Friedrich A. Kittler (1943–2011) was a literary scholar and media historian. In the course of a long and distinguished career, Kittler pioneered a new technologically inflected approach to the humanities. He was Professor of Aesthetics and History of Media at the Humboldt University, Berlin, and held visiting professorships at Columbia University, Yale, Stanford, Berkeley and other institutions. His works include Discourse Networks 1800/1900 (Stanford University Press, 1990), Gramophone, Film, Typewriter (Stanford University Press, 1999) and Musik und Mathematik (Wilhelm Fink, 2006; 2009).

Anthony Moore is Professor of Art and Media Sciences at the Academy of Media Arts Cologne (KHM), where he works on the theory and history of sound. Initially Professor for Musik, Klang, Geräusch and founder of the Music Department, from 2000 to 2004 he was the elected Rector of the Academy in Cologne. He is the founder of the symposia ‘per->SON’ and festival series ‘Nocturnes’.

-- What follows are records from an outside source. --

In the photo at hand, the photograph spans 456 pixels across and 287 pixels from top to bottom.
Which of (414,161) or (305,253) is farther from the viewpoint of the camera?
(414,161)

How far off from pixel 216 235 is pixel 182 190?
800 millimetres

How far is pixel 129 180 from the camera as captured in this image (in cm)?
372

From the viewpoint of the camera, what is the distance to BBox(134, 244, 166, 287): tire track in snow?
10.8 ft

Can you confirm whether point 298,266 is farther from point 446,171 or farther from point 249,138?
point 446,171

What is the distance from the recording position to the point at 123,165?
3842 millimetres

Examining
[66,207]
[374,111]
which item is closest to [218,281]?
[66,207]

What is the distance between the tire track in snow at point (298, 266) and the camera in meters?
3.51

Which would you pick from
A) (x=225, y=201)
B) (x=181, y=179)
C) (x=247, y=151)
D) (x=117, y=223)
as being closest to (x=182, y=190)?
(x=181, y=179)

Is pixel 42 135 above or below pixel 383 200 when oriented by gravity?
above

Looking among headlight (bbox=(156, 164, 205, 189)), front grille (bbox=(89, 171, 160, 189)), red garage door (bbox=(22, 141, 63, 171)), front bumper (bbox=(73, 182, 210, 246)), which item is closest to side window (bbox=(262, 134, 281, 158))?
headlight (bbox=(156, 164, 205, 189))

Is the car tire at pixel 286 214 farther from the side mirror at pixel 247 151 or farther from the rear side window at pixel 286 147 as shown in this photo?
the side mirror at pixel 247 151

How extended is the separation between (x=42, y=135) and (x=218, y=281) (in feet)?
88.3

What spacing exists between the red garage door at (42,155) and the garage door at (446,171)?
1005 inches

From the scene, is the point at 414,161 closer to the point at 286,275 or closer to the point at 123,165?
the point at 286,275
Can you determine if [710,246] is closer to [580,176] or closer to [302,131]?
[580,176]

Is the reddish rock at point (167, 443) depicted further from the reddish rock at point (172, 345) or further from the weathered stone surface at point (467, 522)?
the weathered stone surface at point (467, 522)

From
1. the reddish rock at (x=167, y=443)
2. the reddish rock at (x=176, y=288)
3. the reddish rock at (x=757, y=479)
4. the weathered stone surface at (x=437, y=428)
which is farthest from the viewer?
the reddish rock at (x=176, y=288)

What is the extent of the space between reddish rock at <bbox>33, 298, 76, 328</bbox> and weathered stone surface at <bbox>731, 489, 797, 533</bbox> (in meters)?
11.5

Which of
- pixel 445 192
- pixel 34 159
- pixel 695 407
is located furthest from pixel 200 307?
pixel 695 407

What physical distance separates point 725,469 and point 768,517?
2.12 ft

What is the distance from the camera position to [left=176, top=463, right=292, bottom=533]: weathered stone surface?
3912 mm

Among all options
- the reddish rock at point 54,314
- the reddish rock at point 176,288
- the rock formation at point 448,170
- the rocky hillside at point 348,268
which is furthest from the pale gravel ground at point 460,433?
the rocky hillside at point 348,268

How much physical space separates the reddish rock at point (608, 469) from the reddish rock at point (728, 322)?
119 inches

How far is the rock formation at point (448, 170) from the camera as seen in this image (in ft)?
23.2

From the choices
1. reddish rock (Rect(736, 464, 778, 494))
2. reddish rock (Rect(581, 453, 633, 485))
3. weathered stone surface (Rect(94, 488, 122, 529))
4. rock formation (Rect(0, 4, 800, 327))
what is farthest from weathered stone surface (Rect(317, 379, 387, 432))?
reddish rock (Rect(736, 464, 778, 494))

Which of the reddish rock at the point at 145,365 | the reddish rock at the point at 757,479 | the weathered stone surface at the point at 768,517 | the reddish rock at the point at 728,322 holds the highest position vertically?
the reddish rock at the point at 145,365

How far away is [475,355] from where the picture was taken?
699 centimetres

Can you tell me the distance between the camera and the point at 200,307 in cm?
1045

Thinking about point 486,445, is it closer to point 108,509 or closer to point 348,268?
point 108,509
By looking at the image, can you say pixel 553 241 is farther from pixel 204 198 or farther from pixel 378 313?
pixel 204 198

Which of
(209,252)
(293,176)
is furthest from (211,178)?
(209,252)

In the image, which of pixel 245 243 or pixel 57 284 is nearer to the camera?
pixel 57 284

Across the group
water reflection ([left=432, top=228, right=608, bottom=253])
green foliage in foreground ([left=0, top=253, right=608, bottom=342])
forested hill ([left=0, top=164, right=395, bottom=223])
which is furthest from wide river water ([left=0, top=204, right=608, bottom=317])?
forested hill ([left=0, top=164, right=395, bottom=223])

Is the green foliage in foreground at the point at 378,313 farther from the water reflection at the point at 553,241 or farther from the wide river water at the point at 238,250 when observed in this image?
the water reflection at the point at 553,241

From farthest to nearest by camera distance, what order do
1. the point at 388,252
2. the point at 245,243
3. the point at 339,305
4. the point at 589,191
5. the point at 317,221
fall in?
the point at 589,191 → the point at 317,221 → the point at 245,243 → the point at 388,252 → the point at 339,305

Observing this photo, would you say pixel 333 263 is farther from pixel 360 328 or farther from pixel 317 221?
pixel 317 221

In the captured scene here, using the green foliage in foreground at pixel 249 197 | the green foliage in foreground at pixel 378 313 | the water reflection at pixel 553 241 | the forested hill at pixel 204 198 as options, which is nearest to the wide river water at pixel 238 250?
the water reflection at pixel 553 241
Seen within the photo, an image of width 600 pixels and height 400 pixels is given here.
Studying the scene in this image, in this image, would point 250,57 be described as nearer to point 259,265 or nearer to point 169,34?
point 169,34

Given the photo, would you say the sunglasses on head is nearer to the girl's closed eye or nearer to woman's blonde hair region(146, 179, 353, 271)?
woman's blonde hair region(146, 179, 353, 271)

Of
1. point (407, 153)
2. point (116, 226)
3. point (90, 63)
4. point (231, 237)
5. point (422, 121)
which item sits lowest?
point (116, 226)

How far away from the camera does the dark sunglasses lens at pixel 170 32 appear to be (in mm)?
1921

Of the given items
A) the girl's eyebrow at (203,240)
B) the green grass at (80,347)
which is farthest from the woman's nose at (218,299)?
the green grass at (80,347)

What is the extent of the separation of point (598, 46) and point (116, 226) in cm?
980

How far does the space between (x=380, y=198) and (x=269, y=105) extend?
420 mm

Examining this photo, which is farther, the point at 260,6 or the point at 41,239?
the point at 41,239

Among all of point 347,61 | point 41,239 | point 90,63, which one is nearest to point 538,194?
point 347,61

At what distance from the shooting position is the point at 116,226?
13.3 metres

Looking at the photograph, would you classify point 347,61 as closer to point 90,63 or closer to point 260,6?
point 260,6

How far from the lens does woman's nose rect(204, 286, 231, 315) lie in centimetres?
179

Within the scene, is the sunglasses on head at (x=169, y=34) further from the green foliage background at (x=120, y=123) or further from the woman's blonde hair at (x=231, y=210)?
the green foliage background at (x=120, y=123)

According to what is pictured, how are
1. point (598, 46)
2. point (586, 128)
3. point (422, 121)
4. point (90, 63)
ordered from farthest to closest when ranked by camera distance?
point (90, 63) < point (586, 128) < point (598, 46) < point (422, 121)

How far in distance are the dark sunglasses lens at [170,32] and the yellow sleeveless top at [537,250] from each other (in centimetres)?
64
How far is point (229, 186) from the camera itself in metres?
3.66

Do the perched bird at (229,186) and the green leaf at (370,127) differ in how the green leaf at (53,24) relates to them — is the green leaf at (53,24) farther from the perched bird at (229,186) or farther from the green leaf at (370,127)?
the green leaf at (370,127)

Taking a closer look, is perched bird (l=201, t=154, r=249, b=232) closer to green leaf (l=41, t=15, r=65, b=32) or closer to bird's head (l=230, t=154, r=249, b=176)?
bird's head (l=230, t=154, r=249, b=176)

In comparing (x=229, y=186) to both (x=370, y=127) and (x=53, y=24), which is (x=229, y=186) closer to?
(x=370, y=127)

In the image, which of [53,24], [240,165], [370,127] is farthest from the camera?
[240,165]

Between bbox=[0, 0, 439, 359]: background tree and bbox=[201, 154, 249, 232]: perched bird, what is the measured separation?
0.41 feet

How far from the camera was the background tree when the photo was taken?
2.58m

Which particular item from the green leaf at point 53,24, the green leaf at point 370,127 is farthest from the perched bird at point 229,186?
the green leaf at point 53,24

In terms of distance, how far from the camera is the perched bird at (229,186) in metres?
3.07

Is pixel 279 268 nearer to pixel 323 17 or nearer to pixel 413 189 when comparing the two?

Gill Partington is Associate Research Fellow at Birkbeck, University of London. She works on media, fictionality, histories of reading and the material text. Her recent work includes articles on textual erasure and a chapter on the work of Tom McCarthy. She has also co-edited two volumes with Adam Smyth: Missing Texts, a 2013 special edition of Critical Quarterly, and Book Destruction in the West (Palgrave, 2014).

John Durham Peters is A. Craig Baird Professor in the Department of Communication Studies at the University of Iowa. He is the author of Speaking into the Air (University of Chicago Press, 1999), Courting the Abyss (University of Chicago Press, 2005) and a forthcoming book, The Marvelous Clouds.

Stephen Sale is a PhD candidate at the London Consortium. His research focuses on the relationship between technology and culture, with a particular interest in German media theory. He has published articles in several journals including Theory, Culture & Society and Journal of War and Culture Studies.

Laura Salisbury is a Senior Lecturer in Medicine and English Literature at the University of Exeter. She is the author of Samuel Beckett: Laughing Matters, Comic Timing (Edinburgh University Press, 2012) and the co-editor of Neurology and Modernity: A Cultural History of Nervous Systems, 1800–1950 (Palgrave, 2010). She is currently writing a study of the relationship between modernism, modernity and neurological theories of language, entitled Aphasic Modernism: A Revolution of the Word.

Geoffrey Winthrop-Young completed an MA at the University of Freiburg and a PhD at the University of British Columbia, Vancouver, where he is now Professor of German in the Department of Central, Eastern and Northern European Studies. He is the author of Kittler and the Media (Polity, 2010). His main areas of research are theories of media and cultural techniques and issues related to the emergence of the posthumanities in Germany and North America.